Each of the next 433 pages was dedicated to one year in the coven’s existence. The heading of the page featured the year, a name followed by the words
high priest
, and the location. Each page also
contained a handwritten meditation on the beauty and the necessity of evil, apparently composed by the priest. As I paged through, I saw that some priests served decades, others a few years. I didn’t have time to examine the book carefully enough to determine when they had moved their little cult to America. On page 433 was the current year and the name of the high priest, Lyle Hetland; otherwise that page was blank, for he had not yet written his meditation.

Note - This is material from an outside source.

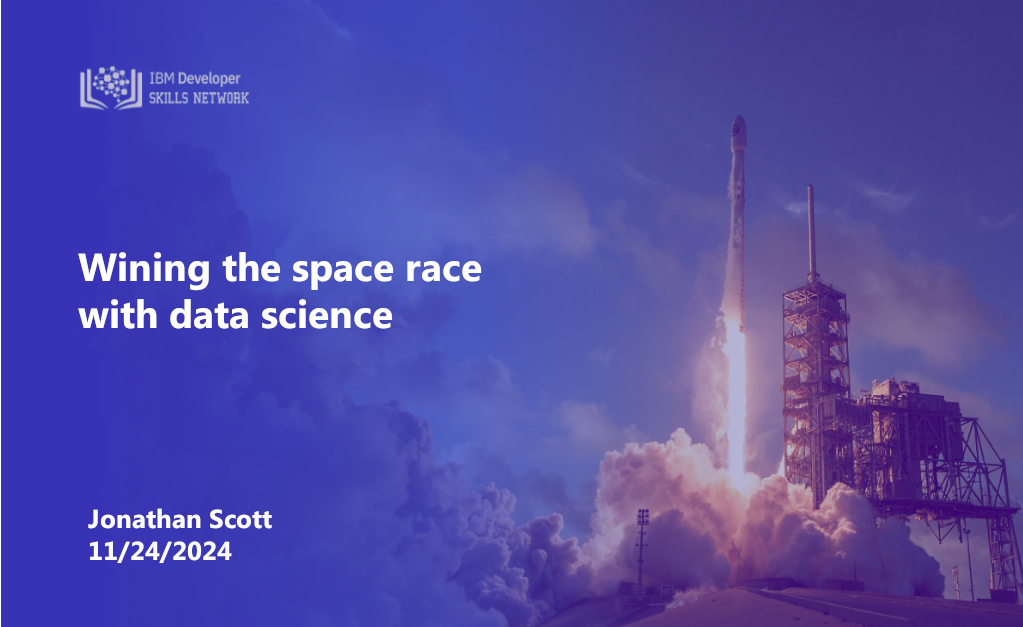 IBM Developer
SKILLS NETWORK

Wining the space race with data science

Jonathan Scott
11/24/2024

Over four hundred years and numerous generations of madness and murder. They were not the first of their kind and would not be the last. Accounts of such groups dated back to the earliest fragments of written history. If the world survived long enough, accounts of the activities of their latest iterations would be reported on the Internet or by whatever medium might one day replace it. The human heart may choose truth or lies, light or darkness, and even if the world were to become a universally prosperous, totally materialist sphere where everyone claimed to be scientific rationalists, some would secretly worship evil—and commit it—even if none were left who believed in the existence of absolute good. Good people are from time to time exhausted by the relentless nature of the enemy and need some period of peace, but those who worship darkness thrive on the battle, on violence and hatred, and have no taste for peace.

I’d gone where I had to go, and I’d learned what I resisted learning. And now there was only one place left for me: the house, where the children were being held, where the killing would soon begin.

The rams’ skulls were only that to me, no matter what they might be to others here, and I turned my back on them.